Pagar renta por un inmueble puede convertirse, a largo plazo, en una fuerte carga para el bolsillo de cualquiera. En algunos casos, lo sabemos, el pago puede condicionar nuestro modo de vida o, incluso, alcanzar extremos que nos orillan a mudanzas impostergables.
Algo así le ocurrió al Instituto Nacional de Bellas Artes y Literatura (INBAL), dirigido por Alejandra de la Paz, que debió buscar una nueva sede para el Salón de la Plástica Mexicana (SPM), luego de observar que el alquiler del edificio que ocupaba en la colonia Roma pasó de 92,800 pesos mensuales en 2014, a 236,872 en 2025, lo que implicaría un pago anual de 2.8 millones de pesos.
La decisión del INBAL fue consecuente y correcta: buscar otro espacio que le permitiera no derrochar el presupuesto. Así que, como adelantamos en esta columna, la nueva sede del SPM será el inmueble que aún ocupa el Centro Nacional Conservación y Registro del Patrimonio Artístico Mueble (Cencropam), ubicado en San Ildefonso 60, el cual es propio y quedará vacío una vez que este Centro sea trasladado a la Bodega Nacional de Arte, como se informó desde 2020.
La mala noticia es que el INBAL aún paga la renta de al menos otros nueve inmuebles utilizados como oficinas administrativas y centros de educación artística, por un monto cercano a los 121.2 millones de pesos al año, IVA incluido, pese a que, de forma continua, las comunidades artísticas insisten en que el presupuesto cultural con que se cuenta es insuficiente. En consecuencia, el INBAL tendría que analizar si dichos pagos no representan una fuga de recursos.
El inmueble por el cual paga el mayor monto es la famosa Torre Prisma, ubicada en avenida Juárez 101, que a menudo es sede de protestas y cierres temporales de su personal de base y que sirve como una de las oficinas administrativas más importantes de esta dependencia. Por este edificio de 28 pisos, el instituto desembolsa año con año 59.7 millones de pesos y su arrendamiento data de hace 13 años.
El segundo edificio en la lista corresponde a las oficinas de la Subdirección General de Educación e Investigación Artísticas (SGEIA) y que también alberga al Centro de Educación Artística (Cedart) Luis Spota Saavedra, en Londres 16, colonia Juárez, por el que eroga 14.1 mdp al año.

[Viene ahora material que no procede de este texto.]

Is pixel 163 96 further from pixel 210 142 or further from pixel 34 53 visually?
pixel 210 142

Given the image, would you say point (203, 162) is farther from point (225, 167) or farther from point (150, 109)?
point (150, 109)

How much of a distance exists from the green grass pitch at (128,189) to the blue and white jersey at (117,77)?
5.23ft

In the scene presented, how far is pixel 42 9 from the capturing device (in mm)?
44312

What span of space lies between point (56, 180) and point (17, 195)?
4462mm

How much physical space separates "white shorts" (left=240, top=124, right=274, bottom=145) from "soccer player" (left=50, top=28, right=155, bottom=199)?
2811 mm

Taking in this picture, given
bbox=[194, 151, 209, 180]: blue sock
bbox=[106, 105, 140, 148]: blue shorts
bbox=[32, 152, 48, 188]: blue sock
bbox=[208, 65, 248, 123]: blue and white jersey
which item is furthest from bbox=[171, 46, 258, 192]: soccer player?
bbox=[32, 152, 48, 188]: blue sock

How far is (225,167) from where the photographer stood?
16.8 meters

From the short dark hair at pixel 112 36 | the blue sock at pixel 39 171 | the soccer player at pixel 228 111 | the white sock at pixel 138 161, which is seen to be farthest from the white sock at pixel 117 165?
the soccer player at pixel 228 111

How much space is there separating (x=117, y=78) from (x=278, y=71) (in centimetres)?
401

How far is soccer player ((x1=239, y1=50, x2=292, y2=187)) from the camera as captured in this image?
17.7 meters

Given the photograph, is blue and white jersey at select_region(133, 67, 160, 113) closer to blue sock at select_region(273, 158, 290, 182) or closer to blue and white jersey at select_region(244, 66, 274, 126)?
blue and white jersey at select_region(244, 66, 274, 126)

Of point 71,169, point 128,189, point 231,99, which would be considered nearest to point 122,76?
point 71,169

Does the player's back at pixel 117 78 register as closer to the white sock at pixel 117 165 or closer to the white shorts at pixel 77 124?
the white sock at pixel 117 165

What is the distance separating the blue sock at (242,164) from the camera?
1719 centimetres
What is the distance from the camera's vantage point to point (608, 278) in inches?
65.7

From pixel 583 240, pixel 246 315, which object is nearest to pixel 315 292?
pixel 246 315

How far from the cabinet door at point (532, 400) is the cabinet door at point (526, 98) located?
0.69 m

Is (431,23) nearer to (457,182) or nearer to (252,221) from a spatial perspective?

Le siguen el Edificio Plaza de la República, utilizado como oficinas administrativas, que al año cubre una cuota de 11.3 millones de pesos; la Escuela de Iniciación Artística No. 3, en la colonia Santa Isabel Tola, por 9.6 mdp; el Cedart Frida Kahlo, en Donceles 94, por el cual el INBAL destina 9.5 mdp, y el Cedart Hermosillo Sonora, en cuya renta gasta 6.8 mdp al año.
Y tres más: la Escuela de Iniciación Artística No. 2, en la colonia Doctores (5.5 mdp); la Escuela Superior de Música y Danza de Monterrey (2.5 mdp), y la Escuela de Laudería, en Querétaro (1.8 mdp).
Habría que preguntar a la comunidad artística qué tal le vendrían unos 120 millones de pesos al año para hacer más obras de teatro, más producciones de danza, más óperas en el Palacio de Bellas Artes. También podrían servir para que la dependencia cubriera en tiempo y forma los pagos al personal eventual o para acabar con tanta gotera en sus escuelas y en su Bodega Nacional.
¿Cuánto falta para que el INBAL deje de someterse a las presiones del mercado inmobiliario o mejor nos resignamos a que, año con año, se le siga pellizcando al presupuesto para el pago de rentas?
No se olvide que Alejandra Frausto, extitular de Cultura federal y actual titular de Turismo capitalino –ahora dedicada a pachanguear por la CDMX, como parte de la fiebre mundialista– prometió, a su llegada a la SC, ahorros millonarios por concepto de rentas onerosas (Excélsior 12/02/2019), aunque todo quedó en un acto de fe.